Reporters Without Borders has condemned State Security harassment, intimidation and orchestrated blackmail against independent journalists Osmel Sánchez Lopez, Ernesto Roque and Ana Rosa Veitía, on 18 and 21 June 2005.

"Once again Cuban journalists have been harassed because they want to do their jobs without interference," the organisation said. "Sudden summonses to the police station, threats of imprisonment and seizing of equipment are all part of a strategy to demoralise the independent press, 21 of whom are still in jail in appalling conditions.

"When they are not actually detained, Cuban journalists operate in a kind of conditional freedom," it added.

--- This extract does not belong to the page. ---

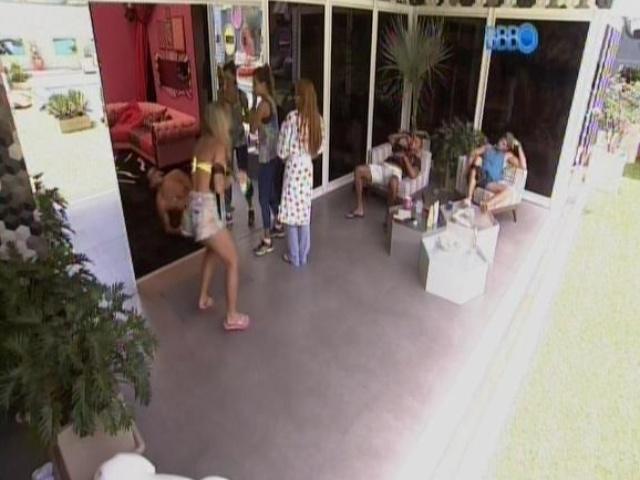 18.fev.2014 - Marcelo se esconde atrás da porta e dá um susto em Vanessa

Independent journalist, once correspondent for Radio Martí, Sánchez Lopez was summoned by the political police on 18 June, in Venezuela, Ciego de Ávila Province in central Cuba. "An officer who told me he was called Jesus questioned me for three hours. He told me to stop my activities and banned me from seeing Juan Carlos González Leyva, head of the Cuban human rights foundation," Sánchez Lopez told Reporters Without Borders.

He said I would otherwise be jailed for four years for "pre-delinquent social dangerousness". The journalist said he had not been physically mistreated but he had heard shouts, insults and threats throughout his questioning.

"Afterwards police officers drove me away in a jeep and left me in the middle of the night in the country about four kilometres from my home," said Sánchez Lopez, who does not intend to give way to the demands of State Security.

"I will continue to do my job, write articles about society in which I sometimes condemn the poor living conditions of my people." The journalist, who is a widower and is bringing up two children aged 12 and 10 alone, is dreading the next summons.

Ernesto Roque and his wife Ana Rosa Veitía, both members of the Cuban union of independent journalists and writers (UPECI), were summoned and questioned separately on 21 June in Havana by six state security agents, according to the Cubanet website. The couple were told to hand over documents relating to a meeting planned for 25 June of Latin American Federation of Rural Women (FLAMUR) that Ana Rosa Veitía chairs. Police then took the couple back to their home and carried out a lengthy search, finishing by seizing a video camera, a digital camera, medicines, money and even some food. One of the agents, who introduced himself to Ernesto Roque as Reinier but told Ana Rosa Veitía that he was called Carlos, told the two journalists that the "process" in relation to them was only just beginning and warned them that the authorities would prevent the holding of the FLAMUR meeting.